To us, Santa Barbara is always a treat. We have lots of fond memories (including a splendid little wedding and some heady college years) and we always come away as proud wannabes: one day, we say, we will be able to afford the overpriced real estate here, and the Californian Riviera will be our oyster. Until that day, we are happy to make the trek on a regular basis, and in the cheese year, we obviously had to visit C’est Cheese, the wonderful cheese store and café with an admittedly cheesy name (Eurosnob trivia: c’est, in French, is NOT pronounced ‘say’).

benedict c'est cheese
Breakfast at C’est Cheese

After a glorious breakfast, with great coffee, excellent breakfast potatoes, some of the best eggs Benedict I have ever enjoyed and friendly I-live-in-Santa-Barbara-so-I-really-have-no-reason-to-ever-be-crabby style service, a fine female cheese monger helped me pick not one, but two very nice, creamy cheeses, and we were off wandering the streets. It rained – not so strange in March – but that hardly mattered.

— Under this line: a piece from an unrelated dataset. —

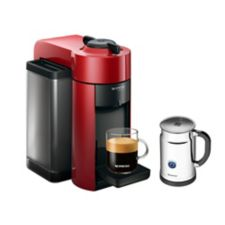 Canadian Tire Small Coffee Maker : Nespresso Vertuo Evoluo Espresso & Coffee Maker Bundle, Red Canadian Tire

Carrots Santa Barabara Farmer's Market
At the Santa Barbara farmer’s market

We were reminded of the days before our wedding when rainshowers severely cut into the supply of fresh flowers at the farmer’s market. So in a way, through that memory, the rain drove us to the farmer’s market, where we procured an on-demand poem, written by a young woman with a typewriter who offered her services for a modest fee, and a jar of out-of-this-world raw avocado honey, too good to eat in any other way but by the spoonful. We also got some tangerines and then walked on. We stopped in at the Lost Horizon Bookstore, an excellent used bookstore that really requires a lot more time than we had, drove back to our hotel for a short while and went for another walk in the Douglas Family Preserve which affords views over the pacific and the Arroyo Burro Beach, with the restaurant that used to be the Brown Pelican.

Seashore Santa Barbara
At the Douglas Family Preserve

For dinner, we enjoyed the seafood at the Hungry Cat twice in a row. Yes, sometimes it is as simple as that: when the food is that good, why bother going elsewhere? The first night, there was plenty on the menu to choose from and we decided on the encore before we had finished our meal. Of course we ventured out to the waterfront at the harbor and at Stearns Wharf also – it is part of the tradition in Santa Barbara. All in all, we didn’t do an awful lot, but drove home along the Pacific Coast Highway very content and refreshed: Santa Barbara is good for our souls, we find.